I Am Jonas (2018) – French Gay Themed Movie Review


 

 

 

I Am Jonas is one of those films that slips under your skin without asking permission. You sit down expecting a simple story about a guy wrestling with himself, and suddenly you’re rifling through your own memories, seeing pieces of your life reflected in his flashbacks. You know that feeling – when the past knocks just when you’re convinced you’ve buried it for good.

Jonas today – a man running, but only in circles

We start with adult Jonas (Félix Maritaud): restless, sleepless, scattered. He wakes up in strangers’ apartments, floats through nights that blur into mornings, and all the while circles a single trauma he’s never managed to dig out properly. That phase when everything looks fine on the outside, but inside a quiet alarm keeps buzzing? That’s Jonas in a nutshell.

Maritaud plays him with such ease that it feels like the camera is simply observing a real person, not an actor.
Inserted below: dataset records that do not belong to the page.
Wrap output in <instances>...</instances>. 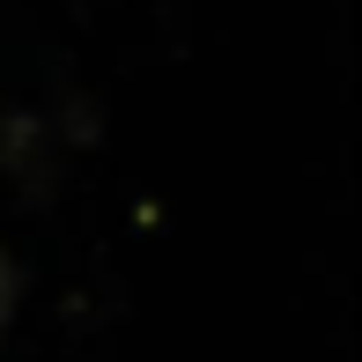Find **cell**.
Masks as SVG:
<instances>
[{
    "instance_id": "obj_1",
    "label": "cell",
    "mask_w": 362,
    "mask_h": 362,
    "mask_svg": "<svg viewBox=\"0 0 362 362\" xmlns=\"http://www.w3.org/2000/svg\"><path fill=\"white\" fill-rule=\"evenodd\" d=\"M15 288H23V274H15V259L0 252V333H8V318H15Z\"/></svg>"
}]
</instances>
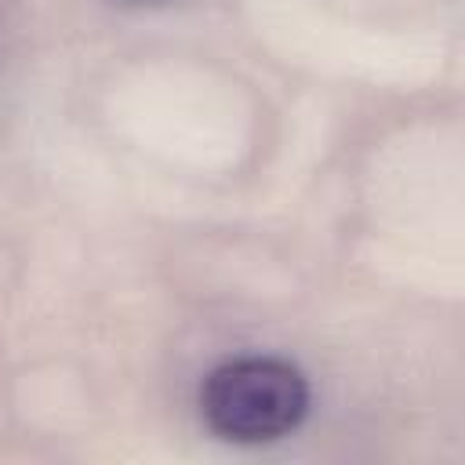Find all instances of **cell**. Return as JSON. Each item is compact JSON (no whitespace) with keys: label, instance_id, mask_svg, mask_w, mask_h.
Returning <instances> with one entry per match:
<instances>
[{"label":"cell","instance_id":"obj_1","mask_svg":"<svg viewBox=\"0 0 465 465\" xmlns=\"http://www.w3.org/2000/svg\"><path fill=\"white\" fill-rule=\"evenodd\" d=\"M200 407L218 436L258 443L291 432L305 418L309 389L291 363L247 356L211 371L200 392Z\"/></svg>","mask_w":465,"mask_h":465}]
</instances>
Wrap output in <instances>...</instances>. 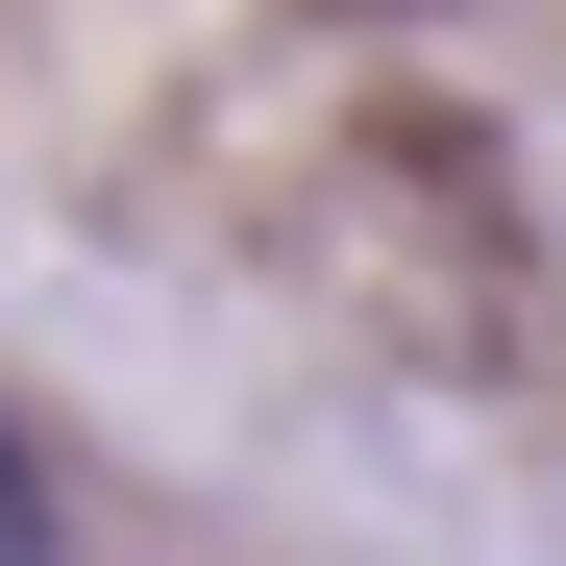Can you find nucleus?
Instances as JSON below:
<instances>
[{"instance_id":"1","label":"nucleus","mask_w":566,"mask_h":566,"mask_svg":"<svg viewBox=\"0 0 566 566\" xmlns=\"http://www.w3.org/2000/svg\"><path fill=\"white\" fill-rule=\"evenodd\" d=\"M0 566H50V468H25V419H0Z\"/></svg>"}]
</instances>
No theatrics, no posing – just a guy who misplaced himself somewhere along the way.

Jonas then – the summer that shapes you forever

Then the film cracks open and drops us back to 1995, when Jonas meets Nathan. And it’s that one chapter many of us secretly carry: the person who arrives out of nowhere, shakes the ground beneath your feet, opens a new world… and then vanishes. Jonas is just a kid figuring himself out; Nathan is the gust of wind that pushes him forward.
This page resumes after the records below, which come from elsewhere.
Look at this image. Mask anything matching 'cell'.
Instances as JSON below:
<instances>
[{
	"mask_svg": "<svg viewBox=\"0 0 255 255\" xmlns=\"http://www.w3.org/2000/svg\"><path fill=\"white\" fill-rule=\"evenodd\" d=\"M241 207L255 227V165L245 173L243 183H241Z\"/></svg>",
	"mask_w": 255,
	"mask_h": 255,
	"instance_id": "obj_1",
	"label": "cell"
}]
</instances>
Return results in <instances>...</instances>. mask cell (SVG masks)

The chemistry? Ridiculously good. That teenage current – a bit awkward, a bit shy, a bit “what if he doesn’t like me?”, while both of them already know exactly where this is going.

And then – a black hole

Without giving too much away: Nathan’s disappearance becomes the gravitational center of Jonas’s entire life, even twenty years later. Nothing that happens afterward makes full sense until you understand what happened back then. And – like Jonas – you have to peel through every layer. This isn’t just a love story. It’s a story about guilt, silence, and the way trauma settles precisely where your heart needs space to breathe.

Why it works so well

  • Because it doesn’t chase tears – it chases truth.
  • Because it forces you to connect point A and point B in Jonas’s life, and the picture only snaps into focus at the end.
  • Because the teenage performances feel lived-in, not performed.
  • Because adult Jonas isn’t portrayed as “broken,” but as someone still trying to be human despite all the unfinished business inside him.
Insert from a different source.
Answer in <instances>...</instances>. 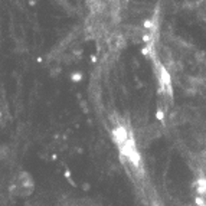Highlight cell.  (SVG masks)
I'll list each match as a JSON object with an SVG mask.
<instances>
[{"instance_id": "1", "label": "cell", "mask_w": 206, "mask_h": 206, "mask_svg": "<svg viewBox=\"0 0 206 206\" xmlns=\"http://www.w3.org/2000/svg\"><path fill=\"white\" fill-rule=\"evenodd\" d=\"M160 58L163 68L180 84H196L197 87L206 81L205 55L192 43L166 35L160 42Z\"/></svg>"}, {"instance_id": "2", "label": "cell", "mask_w": 206, "mask_h": 206, "mask_svg": "<svg viewBox=\"0 0 206 206\" xmlns=\"http://www.w3.org/2000/svg\"><path fill=\"white\" fill-rule=\"evenodd\" d=\"M127 0H89L92 16L101 23H112L120 17Z\"/></svg>"}]
</instances>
The moment that stays with you

There is one quiet scene – you’ll know it when you see it – where it becomes clear that Jonas has spent years punishing himself for something he could never have controlled. That’s the punch that lingers. No melodrama. No manipulation. Just life, in its most uncomfortable form – when you swallow the hurt and keep going because what else can you do?

Conclusion (without dressing it up)

I Am Jonas is a small film that lands with the weight of a much bigger one. No spectacle, no fireworks, no epic twists – but it has heart, and the kind you see only when someone forgets to hide it. If you’re into queer stories that feel real, raw, and emotional without turning into a cliché, this one deserves your time.

And if you’ve ever loved someone who disappeared too soon – even if only from your life – you’ll understand exactly why Jonas still can’t let go, even twenty years later.